Extract provided:

--- begin ---

-
1. Re: HA-JNDI (Fault tolerance)
slaboure Jul 22, 2002 11:39 AM (in response to fred_soulier)First the easy answer: could you please try with the last CVS HEAD if possible? Some bug fixes are not in the official release.
If you experience the same problem with HEAD, I will check.
Cheers,
sacha -
2. Re: HA-JNDI (Fault tolerance)
fred_soulier Jul 23, 2002 6:30 AM (in response to fred_soulier)Hi Sacha,
By CVS HEAD you mean the module "jboss-all" that builds a JBoss3.1.0alpha?
Fred -
3. Re: HA-JNDI (Fault tolerance)
fred_soulier Jul 23, 2002 10:01 AM (in response to fred_soulier)OK. Got "jboss-all" updated to CVS HEAD. Built JBoss3.1.0alpha and I have been fighting with it for the last few hours... either it does not start or hangs or does not shutdown properly...
So for the time being I will install a fresh JBoss3.0.0 and see whether the pbm is still there...
Although I really really need to find a solution to this pbm.
Fred -
4. Re: HA-JNDI (Fault tolerance)
fred_soulier Jul 23, 2002 11:28 AM (in response to fred_soulier)I have tried with a fresh JBoss3.0.0_Tomcat4.0.3 install on both nodes. I only changed the cluster-service.xml, deployed my ear file, ran my client... Same thing, only 1 node process the requests... kill this node... no switching to the other node... client throws exception and stops...
Fred -
5. Re: HA-JNDI (Fault tolerance)
belaban Jul 23, 2002 12:20 PM (in response to fred_soulier)Fred,
it could be a problem with JavaGroups. Are you sure the 2 nodes 'see' each other ? You can try this out by starting 2 Draw instances and checking whether they form a group (both should show '2 instances' in their title):
java org.javagroups.demos.Draw
If this works, then it is not a JavaGroups problem. If they don't find each other, try the following:
1. Get the latest JavaGroups from javagroups.sf.net. If you know how to do it, get it from the CVS, build javagroups-all.jar and drop the JAR into the correct location in JBoss.
2. If this still doesn't work:
3. Modify the JavaGroups properties (described in the Cluster documentation): add a bind_addr property to the UDP spec, e.g.:
"UDP(bind_addr=192.168.20.210;...):"
This will tell the instance to bind to the correct interface in case of a multi-homed system. You need to change this for the other node.
Hope this helps,
Bela -
6. Re: HA-JNDI (Fault tolerance)
fred_soulier Jul 23, 2002 12:44 PM (in response to fred_soulier)Well, They see each other because the ReplicantManager displays msgs when one node dies (deadMembers: 1) or when a node is started (There are new members. Spawning MergeMembers thread.)
Also when a node is started and there is already a node with the same partition running I can see in the log: [CLUSTER] Number of cluster members: 2
I have just tried JBoss3.0.1RC1_Tomcat4.0.4 and it's exactly the same pbm...
Fred -
7. Re: HA-JNDI (Fault tolerance)

--- end ---

Instruction: Which usernames appear as post authors in the HA-JNDI forum thread? These lines come from a separate source.

Information provided:
--- begin ---

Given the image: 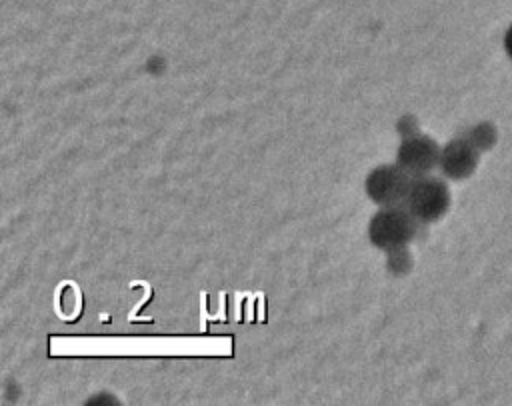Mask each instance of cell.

--- end ---

Task output: slaboure, fred_soulier, belaban